Keeping an eye on product movement

Growing the logistics side of the business, however, requires tight control over product tracking. “We keep track of products on a pallet-by-pallet level with a state-of-the-art, internally designed and developed Warehouse Management System (WMS),” Koers explains. “Our system utilizes our own ‘License Plate’ tagging of each and every pallet that comes into the warehouse through receiving, is consumed in the production process, is generated as output in the production process, and lastly is shipped out from the docks.

“Our system allows us to scan a bar code and know everything about that pallet: when did it come in, who touched it last, how many times has it been touched, where has it been, how old is it, and so on.
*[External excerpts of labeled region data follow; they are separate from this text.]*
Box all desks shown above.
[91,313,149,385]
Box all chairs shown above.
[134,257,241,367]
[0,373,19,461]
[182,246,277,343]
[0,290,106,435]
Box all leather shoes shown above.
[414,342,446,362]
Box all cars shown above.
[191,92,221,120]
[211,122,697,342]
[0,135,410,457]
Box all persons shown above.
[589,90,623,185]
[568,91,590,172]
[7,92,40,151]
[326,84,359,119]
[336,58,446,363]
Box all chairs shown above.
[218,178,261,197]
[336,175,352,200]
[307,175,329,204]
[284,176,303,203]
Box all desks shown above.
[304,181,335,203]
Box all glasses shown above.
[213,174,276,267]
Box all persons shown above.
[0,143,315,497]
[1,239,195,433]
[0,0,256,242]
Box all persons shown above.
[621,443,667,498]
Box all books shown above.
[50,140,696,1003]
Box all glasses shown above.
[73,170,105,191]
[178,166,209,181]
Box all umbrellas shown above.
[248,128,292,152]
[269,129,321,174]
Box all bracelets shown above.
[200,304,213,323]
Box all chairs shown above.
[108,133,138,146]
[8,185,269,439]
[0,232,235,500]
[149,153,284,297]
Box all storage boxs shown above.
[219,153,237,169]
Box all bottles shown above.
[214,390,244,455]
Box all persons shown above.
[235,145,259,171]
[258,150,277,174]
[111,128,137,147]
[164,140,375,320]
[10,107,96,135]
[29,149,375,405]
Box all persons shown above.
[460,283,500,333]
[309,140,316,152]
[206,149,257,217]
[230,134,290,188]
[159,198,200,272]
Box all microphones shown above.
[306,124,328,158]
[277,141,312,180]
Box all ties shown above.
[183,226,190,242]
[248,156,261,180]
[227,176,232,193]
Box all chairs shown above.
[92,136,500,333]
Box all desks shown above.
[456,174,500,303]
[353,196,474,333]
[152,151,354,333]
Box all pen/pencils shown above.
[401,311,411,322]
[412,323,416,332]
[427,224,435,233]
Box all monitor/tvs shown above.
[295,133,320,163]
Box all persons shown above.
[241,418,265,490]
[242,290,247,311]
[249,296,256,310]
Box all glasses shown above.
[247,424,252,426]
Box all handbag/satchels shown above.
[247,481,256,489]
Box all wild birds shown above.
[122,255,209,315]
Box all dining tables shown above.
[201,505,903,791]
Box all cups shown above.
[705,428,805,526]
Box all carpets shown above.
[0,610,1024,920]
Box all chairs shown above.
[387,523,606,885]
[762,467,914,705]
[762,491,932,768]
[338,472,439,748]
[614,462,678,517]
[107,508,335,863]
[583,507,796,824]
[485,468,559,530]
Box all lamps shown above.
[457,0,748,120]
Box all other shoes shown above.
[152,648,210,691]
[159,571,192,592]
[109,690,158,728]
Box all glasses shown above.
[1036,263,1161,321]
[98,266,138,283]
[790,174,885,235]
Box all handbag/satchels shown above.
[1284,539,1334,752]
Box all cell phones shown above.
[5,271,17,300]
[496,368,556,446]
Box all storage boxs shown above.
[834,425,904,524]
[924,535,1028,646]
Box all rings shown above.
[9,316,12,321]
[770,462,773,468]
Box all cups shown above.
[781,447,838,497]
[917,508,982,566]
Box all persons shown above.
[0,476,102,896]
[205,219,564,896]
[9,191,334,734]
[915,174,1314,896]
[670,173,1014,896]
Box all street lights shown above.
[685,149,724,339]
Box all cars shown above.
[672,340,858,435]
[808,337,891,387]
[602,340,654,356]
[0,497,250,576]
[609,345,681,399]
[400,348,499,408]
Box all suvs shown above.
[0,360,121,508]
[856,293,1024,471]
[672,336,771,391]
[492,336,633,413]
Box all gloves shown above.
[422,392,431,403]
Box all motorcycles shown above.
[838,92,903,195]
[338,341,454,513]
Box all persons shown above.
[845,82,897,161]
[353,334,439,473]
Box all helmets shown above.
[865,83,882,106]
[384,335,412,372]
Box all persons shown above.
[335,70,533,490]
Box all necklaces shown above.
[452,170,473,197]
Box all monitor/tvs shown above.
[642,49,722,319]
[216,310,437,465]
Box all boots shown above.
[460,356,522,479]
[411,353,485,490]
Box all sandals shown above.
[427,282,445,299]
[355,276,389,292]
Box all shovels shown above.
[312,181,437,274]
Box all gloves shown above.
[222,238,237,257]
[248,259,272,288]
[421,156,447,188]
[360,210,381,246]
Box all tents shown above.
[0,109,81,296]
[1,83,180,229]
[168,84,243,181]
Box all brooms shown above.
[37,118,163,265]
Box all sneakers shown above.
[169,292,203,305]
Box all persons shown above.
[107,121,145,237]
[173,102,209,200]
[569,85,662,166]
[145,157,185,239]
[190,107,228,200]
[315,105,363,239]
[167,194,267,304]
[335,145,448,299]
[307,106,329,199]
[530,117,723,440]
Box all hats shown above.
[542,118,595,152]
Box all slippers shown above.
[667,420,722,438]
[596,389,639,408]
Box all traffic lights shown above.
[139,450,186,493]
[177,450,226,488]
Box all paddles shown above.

It really drives accountability in the critical material movement processes through the operations.

“Additionally, our WMS, being fully integrated in the same development environment as our ERP (enterprise resource planning), allows us the significant advantage of customization and the speed in which we roll out changes,” Koers continues. “We have the ability to further deepen our client relationships with immense quantities of data shared through portals, data dumps, traditional electronic data interchange, and custom reporting. This means a lot to CPG clients and shows we are excellent stewards of their goods.”